Czego nasze oczy nie widzą
W Holandii rodzi się rocznie około 600 dzieci z rozszczepionym kręgosłupem i innymi ciężkimi deformacjami czyniącymi je niezdolnymi do życia. Zdarza się to w każdym szpitalu kilka razy w roku. Co miał robić lekarz któremu nie wolno aktywnie zakończyć życia takiego dziecka? W roku 2005 powstał protokół z Groningen który miał takim dylematom zapobiec. Od 2005 roku wykonuje się echoskopię (USG) kobiet w 20 tygodniu ciąży aby wcześnie wykryć wszystkie nieprawidłowości i ewentualnie wykonać aborcję. Ta regulacja miała problem rozwiązać. Niestety pozostał jeszcze niewielki procent noworodków, szczególnie tych z uszkodzonym mózgiem (także drastyczne wypadki uszkodzenia mózgu przez niedotlenienie podczas porodu) które przychodzą na świat choć nie są zdatne do samodzielnego życia; mogą nie mieć funkcji ssania, oddychania, nie widzą i nie słyszą. Podtrzymywane są przy życiu przez aparaturę i kroplówki. Aktywnie zakończyć ich życia nie można ("aktywnie" czyli przez podanie usypiających środków farmakologicznych) jakie są więc alternatywy? W takich beznadziejnych wypadkach rodzice sami proszą lekarzy o zakończenie życia dziecka. Ponieważ aktywne zakończenie jest karalne - lekarzowi pozostaje odłączenie aparatury i czekanie na śmierć naturalną. Czasami natura jest silniejsza niż nam się zdaje. Taki noworodek potrafi żyć jeszcze kilka tygodni. Umiera w oddzielnym pokoju z głodu i pragnienia. Rodzice patrzą na to codziennie. Wyschnięty, pomarszczony noworodek umiera. Eutanazji nie było.

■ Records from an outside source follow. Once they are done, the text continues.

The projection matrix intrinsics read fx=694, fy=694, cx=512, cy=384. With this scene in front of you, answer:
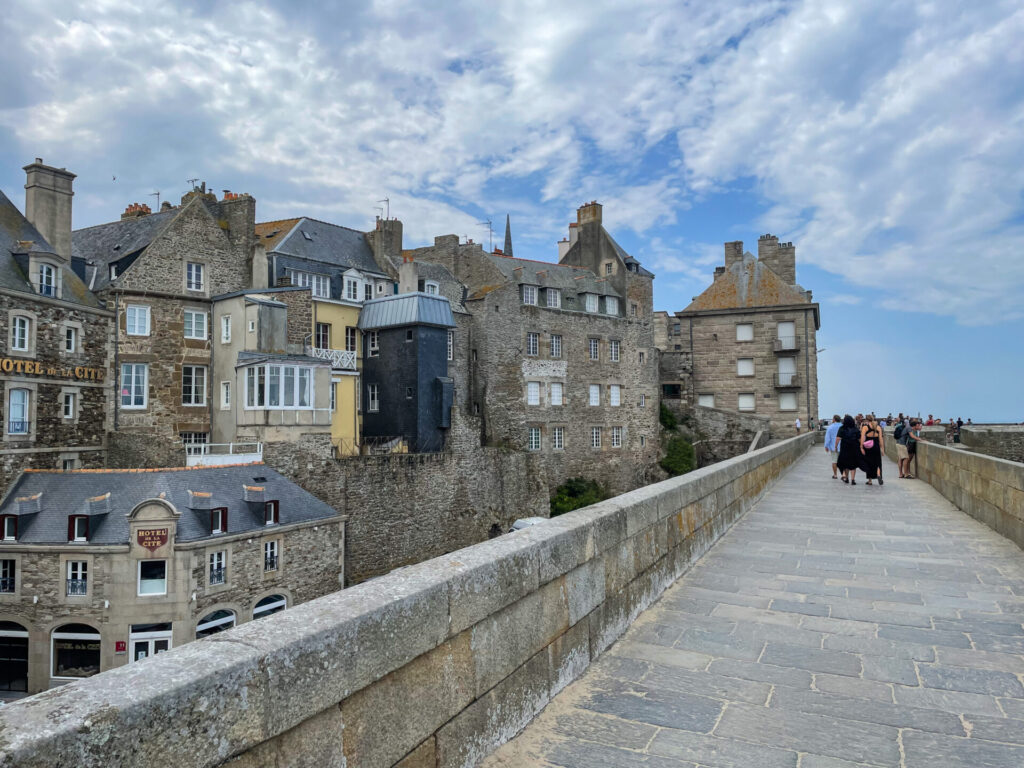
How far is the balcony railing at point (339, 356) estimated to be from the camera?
3027cm

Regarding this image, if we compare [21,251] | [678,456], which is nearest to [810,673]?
[21,251]

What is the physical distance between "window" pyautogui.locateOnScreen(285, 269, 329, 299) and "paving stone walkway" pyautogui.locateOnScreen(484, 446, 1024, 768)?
26810 mm

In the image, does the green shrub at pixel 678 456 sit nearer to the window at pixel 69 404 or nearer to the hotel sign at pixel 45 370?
the hotel sign at pixel 45 370

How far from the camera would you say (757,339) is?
44.0 meters

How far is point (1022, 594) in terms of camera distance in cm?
586

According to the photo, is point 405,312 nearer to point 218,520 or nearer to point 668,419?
point 218,520

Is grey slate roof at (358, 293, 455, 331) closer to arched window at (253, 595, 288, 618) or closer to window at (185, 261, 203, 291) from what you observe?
→ window at (185, 261, 203, 291)

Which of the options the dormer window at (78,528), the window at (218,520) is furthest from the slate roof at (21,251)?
the window at (218,520)

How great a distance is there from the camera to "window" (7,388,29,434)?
73.8 feet

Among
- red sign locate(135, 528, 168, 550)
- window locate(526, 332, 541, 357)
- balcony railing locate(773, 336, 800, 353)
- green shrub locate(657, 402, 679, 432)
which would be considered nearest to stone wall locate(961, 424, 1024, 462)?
balcony railing locate(773, 336, 800, 353)

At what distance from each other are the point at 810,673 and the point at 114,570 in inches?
822

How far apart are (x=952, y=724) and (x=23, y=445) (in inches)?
1046

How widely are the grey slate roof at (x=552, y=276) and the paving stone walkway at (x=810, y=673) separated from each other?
108 feet

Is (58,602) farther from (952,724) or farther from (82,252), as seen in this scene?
(952,724)
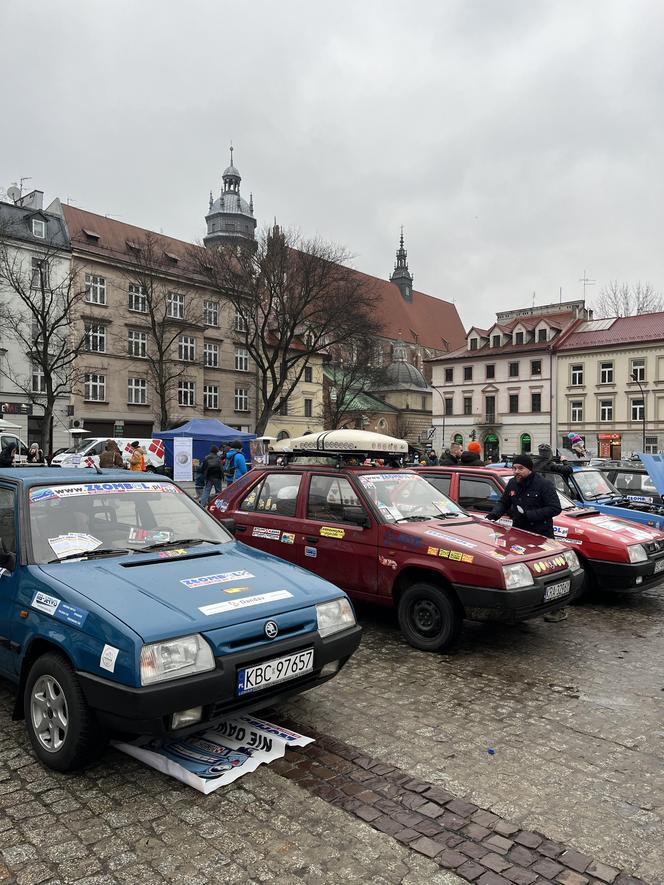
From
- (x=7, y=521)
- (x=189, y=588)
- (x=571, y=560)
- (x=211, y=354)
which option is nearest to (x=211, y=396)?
(x=211, y=354)

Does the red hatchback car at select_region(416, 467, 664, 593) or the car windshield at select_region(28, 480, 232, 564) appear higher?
the car windshield at select_region(28, 480, 232, 564)

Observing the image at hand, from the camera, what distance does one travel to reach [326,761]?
377 centimetres

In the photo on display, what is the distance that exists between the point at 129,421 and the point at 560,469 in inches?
1579

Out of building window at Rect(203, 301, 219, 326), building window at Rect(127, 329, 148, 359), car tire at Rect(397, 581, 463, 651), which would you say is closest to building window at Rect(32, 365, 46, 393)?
building window at Rect(127, 329, 148, 359)

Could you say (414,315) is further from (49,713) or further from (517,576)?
(49,713)

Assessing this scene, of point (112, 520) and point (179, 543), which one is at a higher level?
point (112, 520)

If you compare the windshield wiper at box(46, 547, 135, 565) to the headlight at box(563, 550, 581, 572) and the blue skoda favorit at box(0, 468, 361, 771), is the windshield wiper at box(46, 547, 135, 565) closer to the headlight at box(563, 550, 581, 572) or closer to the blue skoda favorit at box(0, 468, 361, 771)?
the blue skoda favorit at box(0, 468, 361, 771)

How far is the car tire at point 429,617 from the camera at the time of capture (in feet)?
18.9

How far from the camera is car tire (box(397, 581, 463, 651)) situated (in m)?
5.76

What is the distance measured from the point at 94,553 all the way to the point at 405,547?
9.56 ft

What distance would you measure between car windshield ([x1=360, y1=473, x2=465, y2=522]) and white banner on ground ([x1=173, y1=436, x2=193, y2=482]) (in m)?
20.0

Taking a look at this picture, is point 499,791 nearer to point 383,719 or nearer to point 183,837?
point 383,719

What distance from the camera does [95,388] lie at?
44.1 metres

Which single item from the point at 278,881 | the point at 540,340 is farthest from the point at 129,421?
the point at 278,881
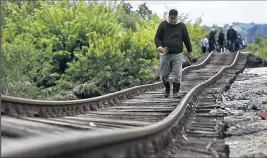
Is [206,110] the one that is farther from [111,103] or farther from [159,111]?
[111,103]

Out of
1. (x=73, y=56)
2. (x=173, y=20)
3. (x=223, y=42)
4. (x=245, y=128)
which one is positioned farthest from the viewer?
(x=223, y=42)

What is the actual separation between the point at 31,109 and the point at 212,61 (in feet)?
46.6

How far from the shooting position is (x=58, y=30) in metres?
22.3

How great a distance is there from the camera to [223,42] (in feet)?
77.5

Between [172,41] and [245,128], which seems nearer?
[245,128]

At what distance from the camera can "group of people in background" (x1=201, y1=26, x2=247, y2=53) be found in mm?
22031

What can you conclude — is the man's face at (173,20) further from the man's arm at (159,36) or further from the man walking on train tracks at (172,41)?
the man's arm at (159,36)

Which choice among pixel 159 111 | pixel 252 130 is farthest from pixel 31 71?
pixel 252 130

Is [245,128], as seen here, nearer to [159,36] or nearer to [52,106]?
[159,36]

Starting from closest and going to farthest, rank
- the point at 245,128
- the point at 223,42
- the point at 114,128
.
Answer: the point at 114,128 → the point at 245,128 → the point at 223,42

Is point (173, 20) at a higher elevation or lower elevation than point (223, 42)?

- Sam z żoną przeszedłem kiedyś długą gehennę i dane mi było przeżyć śmierć mojego dziecka w inkubatorze świetnie wyposażonego szpitala dziecięcego w Rotterdamie. Niektórzy mówią, że dla zwierząt domowych mamy więcej litości. Ja nie wiem gdzie jest granica między życiem i śmiercią. Wiem tylko, że Bóg tego nie uregulował i muszą to zrobić ludzie. Każdy naród według swojego sumienia.